Got to love Searing's reference to "This study," especially since she never names the study. She says that "the authors wrote," but she doesn't name the authors either. She says the study covered a"22-year-span" but doesn't give the calendar years for the study. She sends us to "the May issue" but there is more than one issue in May.
Then there is her "one-in-eight chance of developing breast cancer" statement. According to whom? Where did she get this number from? She never tells us that either. Go to the figures she does present us with and you will see that 5,272 of the 85,987 of the women involved in the study got breast cancer. I'm not a mathematician but 1/8 of the women in this study should be around 10,748 women. The study, or at least the figures that Searing gave us, shows that far fewer women got cancer than the one-in-eight figure she gives us. The study is showing us a one-in-seventeen chance, a huge difference.
Then there is her use of the word "caveats." A caveat, singular, is "a warning or caution; admonition; qualification." A caveat tells us to be ware in how we look at information just presented to us. Normally we use the word to tell readers that what they are reading may have a problem, that they should take what was read with a grain of salt. First, she doesn't give us "caveats"--her word, plural, but one single caveat. Next, she is not warning or cautioning us about anything that she has said before. She brings up something totally new. She tells us that further study will be needed on whether or not caffeine "may modestly reduce risk of post-menopausal breast cancer." "Clearly," and there is nothing clear about it, something in the study she mentions must have pointed to a possibility of caffeine as a risk reducer. And if it is, that is a highly positive thing, and doesn't need a "caveat."
The Washington Post is supposed to be a "respectable" newspaper, with high journalistic standards. And yet there is Searing's little piece. What is respectable about a piece that makes a loudly definitive statement and then backs up that statement with almost no information?
We get information from a lot of different sources. One thing we need to do carefully is evaluate that information. I guarantee you that there are thousands of people out there, perhaps hundreds of thousands, perhaps millions, who are going to joyfully return to caffeinated drinks, all on the basis of Searing's article's appearing in papers around the country. It is possible that the headline is correct, and we can rejoice in one less thing that causes breast cancer. And it is entirely possible that the headline is not correct.
Would you base your caffeine intake on what you read in the article?
I can't imagine why the Post would print garbage science reporting like this. But why would your paper reprint it? You'd think that between 2 newspapers someone would have noticed all the problems.
I admit that I only skimmed the post at first and skimmed the article too. When you started pointing out what was missing I slowed down and read every word.

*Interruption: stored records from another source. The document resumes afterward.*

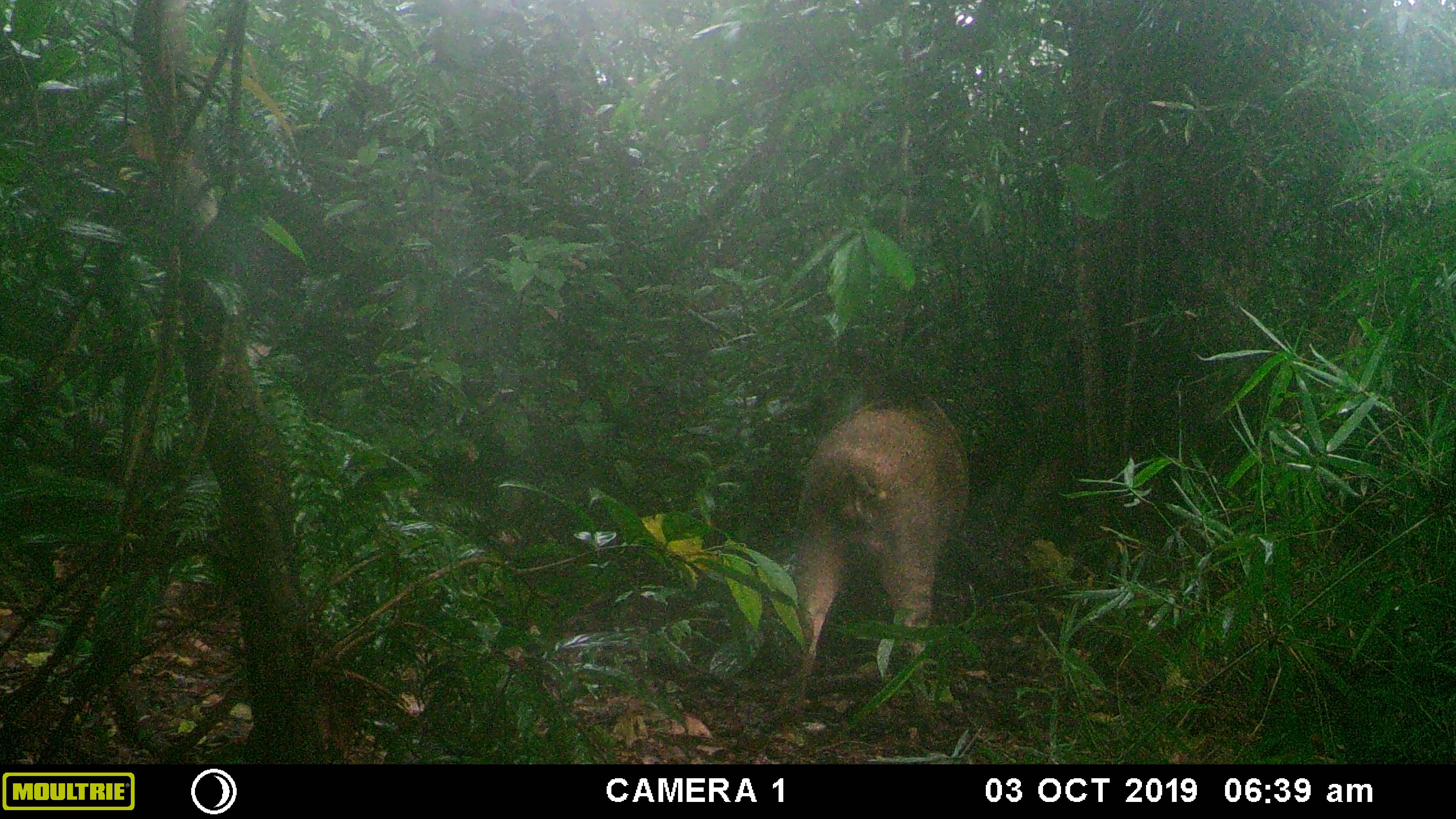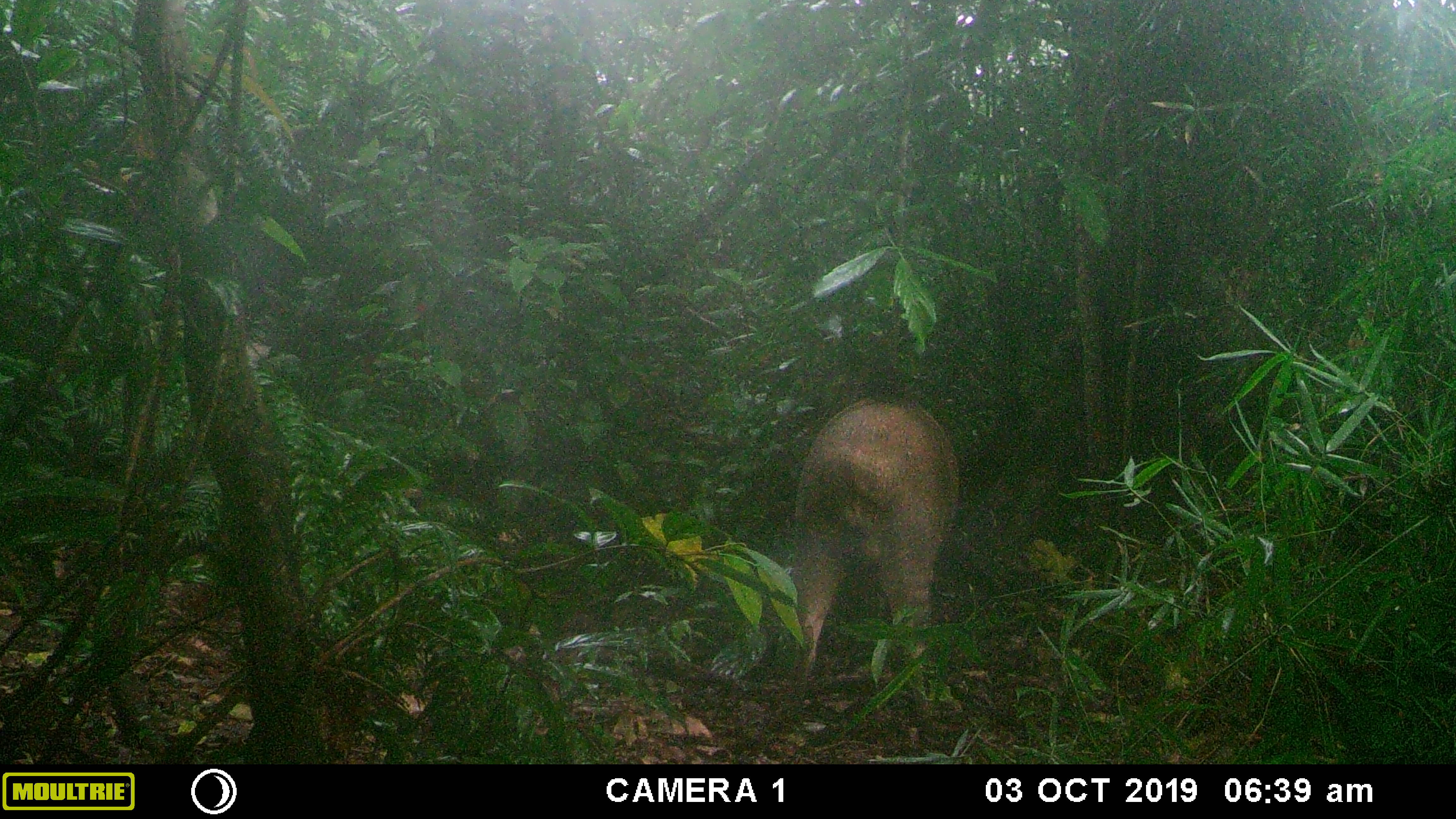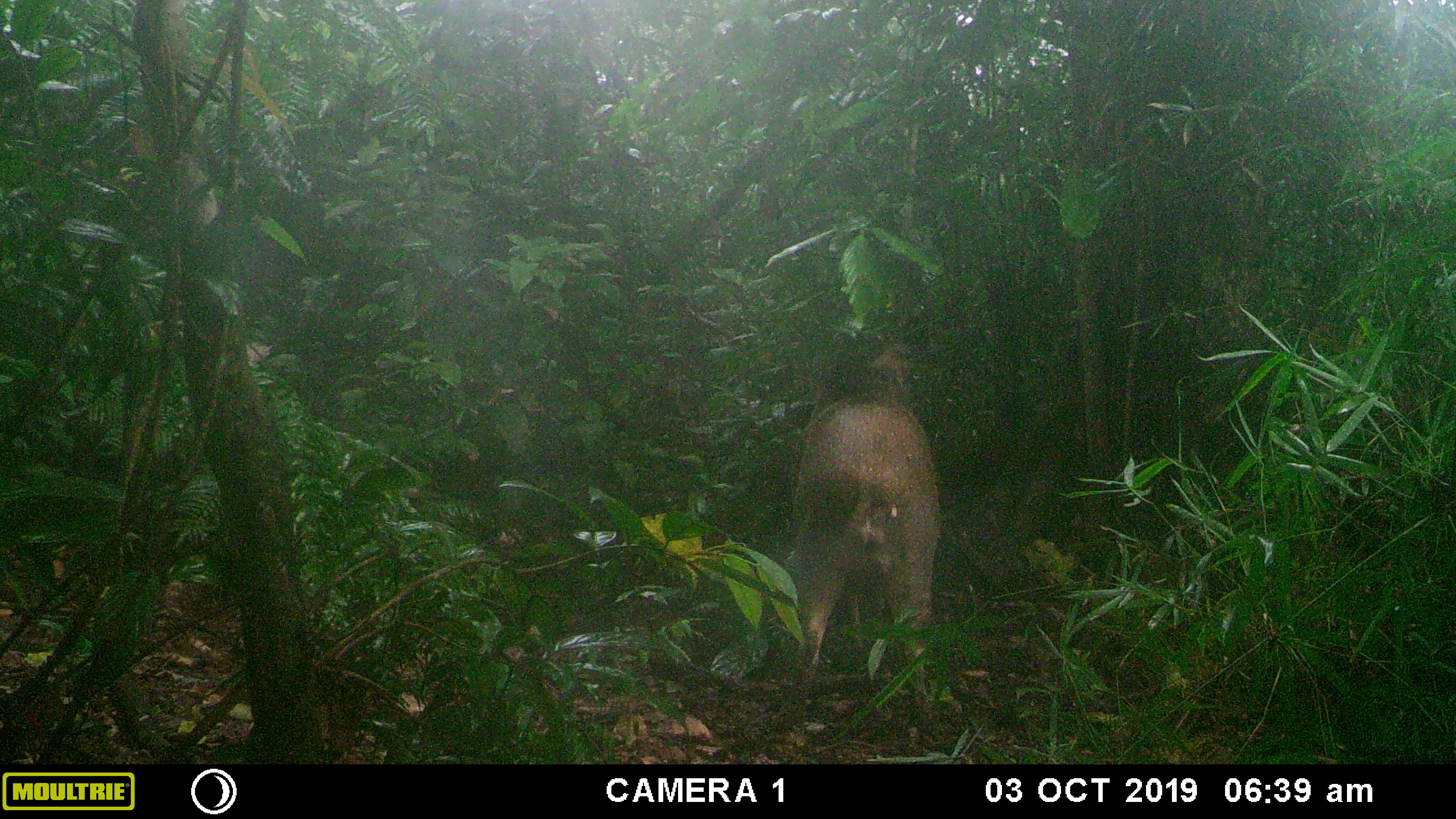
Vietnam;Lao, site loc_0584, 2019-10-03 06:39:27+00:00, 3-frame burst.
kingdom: Animalia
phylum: Chordata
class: Mammalia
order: Artiodactyla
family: Suidae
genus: Sus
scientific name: Sus scrofa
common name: eurasian wild pig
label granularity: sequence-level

That's part of the problem I think. At least for me I haven'e got that much time so I skim things and I guess I think that all the important stuff was actually there even when it so obviously wasn't.
Thanks for this post. My students so often use sources in their papers that aren't much better then the one you dissected. Had a cup of caffeinated coffee while reading this. I'm living in hope that just maybe this study will have shown what it is reported to have shown.
The author of the article wasn't worried that anyone would find out how little information she was giving. The Journal she sent readers to is not available for free anywhere online, it is not in the free databases of the public library and the cost of buying the copy of the Journal was about $60.